The request.
List each line of the rows below that contains the word "furthest", treating uppercase and lowercase letters as distinct.

##########

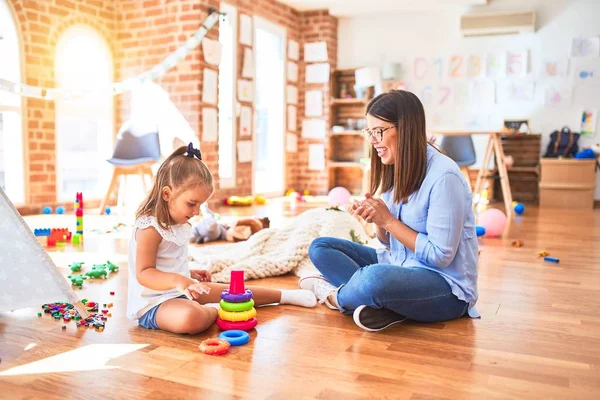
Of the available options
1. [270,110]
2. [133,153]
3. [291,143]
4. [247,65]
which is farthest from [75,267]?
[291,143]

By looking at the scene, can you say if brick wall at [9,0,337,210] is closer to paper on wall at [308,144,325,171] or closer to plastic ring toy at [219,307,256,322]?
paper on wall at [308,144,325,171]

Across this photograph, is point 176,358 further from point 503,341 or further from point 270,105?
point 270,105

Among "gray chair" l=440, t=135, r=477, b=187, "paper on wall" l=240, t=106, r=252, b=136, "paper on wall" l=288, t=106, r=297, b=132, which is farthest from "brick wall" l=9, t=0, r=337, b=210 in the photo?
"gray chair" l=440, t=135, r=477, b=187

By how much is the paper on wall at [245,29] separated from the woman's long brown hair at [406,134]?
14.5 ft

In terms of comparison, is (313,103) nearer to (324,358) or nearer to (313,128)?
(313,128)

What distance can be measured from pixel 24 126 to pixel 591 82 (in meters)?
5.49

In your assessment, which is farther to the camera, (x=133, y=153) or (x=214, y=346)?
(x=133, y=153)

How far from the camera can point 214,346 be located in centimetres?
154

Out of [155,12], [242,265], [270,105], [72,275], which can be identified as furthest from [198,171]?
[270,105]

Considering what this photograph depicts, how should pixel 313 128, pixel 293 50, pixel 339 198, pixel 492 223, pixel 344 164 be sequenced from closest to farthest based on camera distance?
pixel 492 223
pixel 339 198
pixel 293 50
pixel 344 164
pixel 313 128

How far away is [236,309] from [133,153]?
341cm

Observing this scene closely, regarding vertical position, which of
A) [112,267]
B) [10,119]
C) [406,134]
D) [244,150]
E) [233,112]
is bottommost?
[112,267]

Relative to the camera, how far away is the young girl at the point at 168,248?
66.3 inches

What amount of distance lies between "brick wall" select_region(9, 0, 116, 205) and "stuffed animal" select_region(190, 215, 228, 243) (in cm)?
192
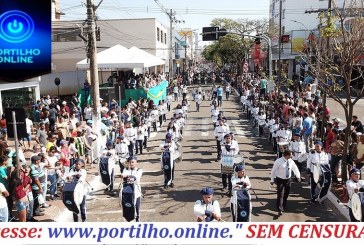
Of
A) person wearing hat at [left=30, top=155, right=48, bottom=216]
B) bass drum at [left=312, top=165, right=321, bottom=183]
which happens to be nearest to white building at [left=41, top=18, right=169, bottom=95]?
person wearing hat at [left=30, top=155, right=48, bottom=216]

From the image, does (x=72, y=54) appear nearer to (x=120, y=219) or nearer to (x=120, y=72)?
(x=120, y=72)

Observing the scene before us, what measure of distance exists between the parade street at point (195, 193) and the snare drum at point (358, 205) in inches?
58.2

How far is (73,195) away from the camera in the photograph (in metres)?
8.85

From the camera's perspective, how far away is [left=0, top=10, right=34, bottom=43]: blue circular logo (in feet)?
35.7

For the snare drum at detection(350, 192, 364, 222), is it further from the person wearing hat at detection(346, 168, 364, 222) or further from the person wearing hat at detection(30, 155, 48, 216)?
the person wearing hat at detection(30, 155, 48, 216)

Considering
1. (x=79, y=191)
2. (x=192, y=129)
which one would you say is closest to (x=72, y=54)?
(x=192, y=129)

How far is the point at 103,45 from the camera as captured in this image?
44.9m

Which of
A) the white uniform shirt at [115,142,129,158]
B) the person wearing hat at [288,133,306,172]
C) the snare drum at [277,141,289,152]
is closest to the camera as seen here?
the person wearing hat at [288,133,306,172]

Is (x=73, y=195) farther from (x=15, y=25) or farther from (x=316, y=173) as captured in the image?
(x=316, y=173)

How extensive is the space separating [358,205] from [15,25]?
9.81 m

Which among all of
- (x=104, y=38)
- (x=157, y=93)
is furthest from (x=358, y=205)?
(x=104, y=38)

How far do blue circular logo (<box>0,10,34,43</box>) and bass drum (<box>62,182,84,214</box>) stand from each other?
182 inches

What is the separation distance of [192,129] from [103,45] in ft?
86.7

##########

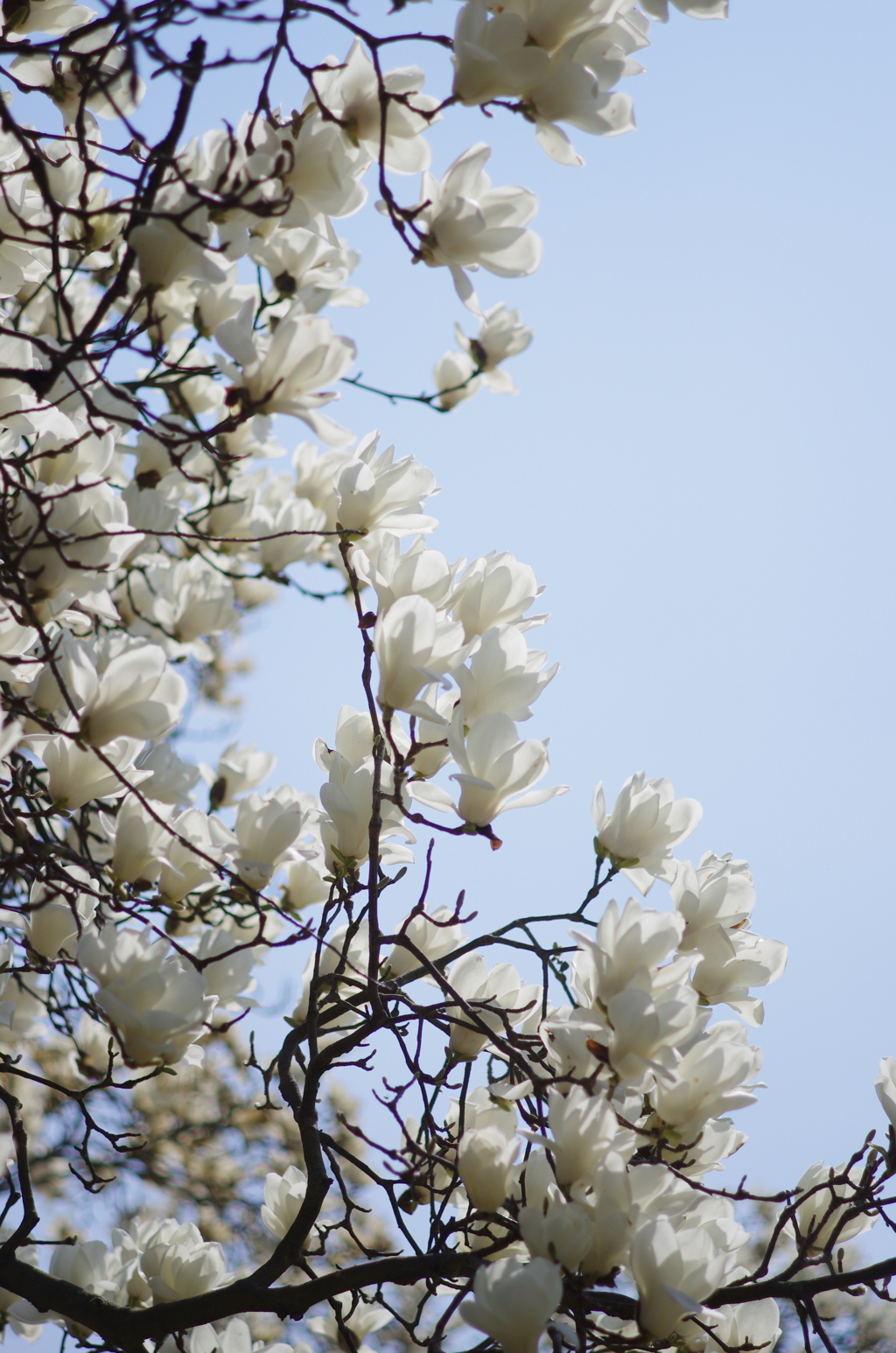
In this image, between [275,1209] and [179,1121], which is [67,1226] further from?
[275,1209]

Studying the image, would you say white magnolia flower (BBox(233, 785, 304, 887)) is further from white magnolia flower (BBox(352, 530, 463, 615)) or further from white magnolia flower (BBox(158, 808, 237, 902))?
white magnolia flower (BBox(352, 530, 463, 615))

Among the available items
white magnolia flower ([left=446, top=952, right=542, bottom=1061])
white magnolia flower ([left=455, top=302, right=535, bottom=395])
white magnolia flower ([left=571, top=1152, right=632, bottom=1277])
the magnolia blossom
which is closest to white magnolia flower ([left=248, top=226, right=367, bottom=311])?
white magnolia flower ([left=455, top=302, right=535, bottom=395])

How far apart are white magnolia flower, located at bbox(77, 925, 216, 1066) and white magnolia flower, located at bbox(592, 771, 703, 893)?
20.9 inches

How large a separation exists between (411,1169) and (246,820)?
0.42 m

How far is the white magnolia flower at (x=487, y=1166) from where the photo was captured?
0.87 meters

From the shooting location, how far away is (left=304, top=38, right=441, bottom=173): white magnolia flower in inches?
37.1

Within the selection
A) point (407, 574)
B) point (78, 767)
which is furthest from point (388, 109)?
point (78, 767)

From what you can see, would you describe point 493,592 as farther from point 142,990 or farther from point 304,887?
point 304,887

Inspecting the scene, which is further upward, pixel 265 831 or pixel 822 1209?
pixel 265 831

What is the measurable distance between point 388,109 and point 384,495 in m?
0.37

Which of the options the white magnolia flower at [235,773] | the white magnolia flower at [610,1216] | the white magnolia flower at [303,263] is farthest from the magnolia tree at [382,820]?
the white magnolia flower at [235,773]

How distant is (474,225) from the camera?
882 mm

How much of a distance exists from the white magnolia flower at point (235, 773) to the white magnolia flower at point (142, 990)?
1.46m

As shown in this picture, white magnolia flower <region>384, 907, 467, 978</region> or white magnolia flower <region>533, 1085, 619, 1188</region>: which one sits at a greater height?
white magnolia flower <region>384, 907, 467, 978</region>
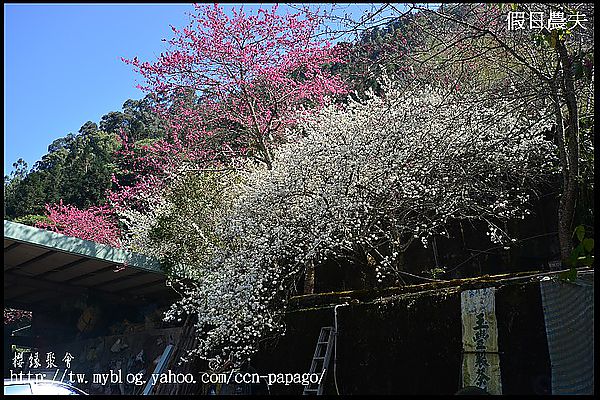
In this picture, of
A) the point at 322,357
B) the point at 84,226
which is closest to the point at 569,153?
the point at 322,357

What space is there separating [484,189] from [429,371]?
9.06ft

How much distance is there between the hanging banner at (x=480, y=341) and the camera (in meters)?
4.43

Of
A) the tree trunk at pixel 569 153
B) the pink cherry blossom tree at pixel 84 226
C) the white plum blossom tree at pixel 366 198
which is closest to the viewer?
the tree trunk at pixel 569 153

##########

Exercise output.
Out of [155,12], [242,265], [270,105], [72,275], which can be identified as furthest from [198,171]?
is furthest from (x=358, y=205)?
which is furthest from point (388, 109)?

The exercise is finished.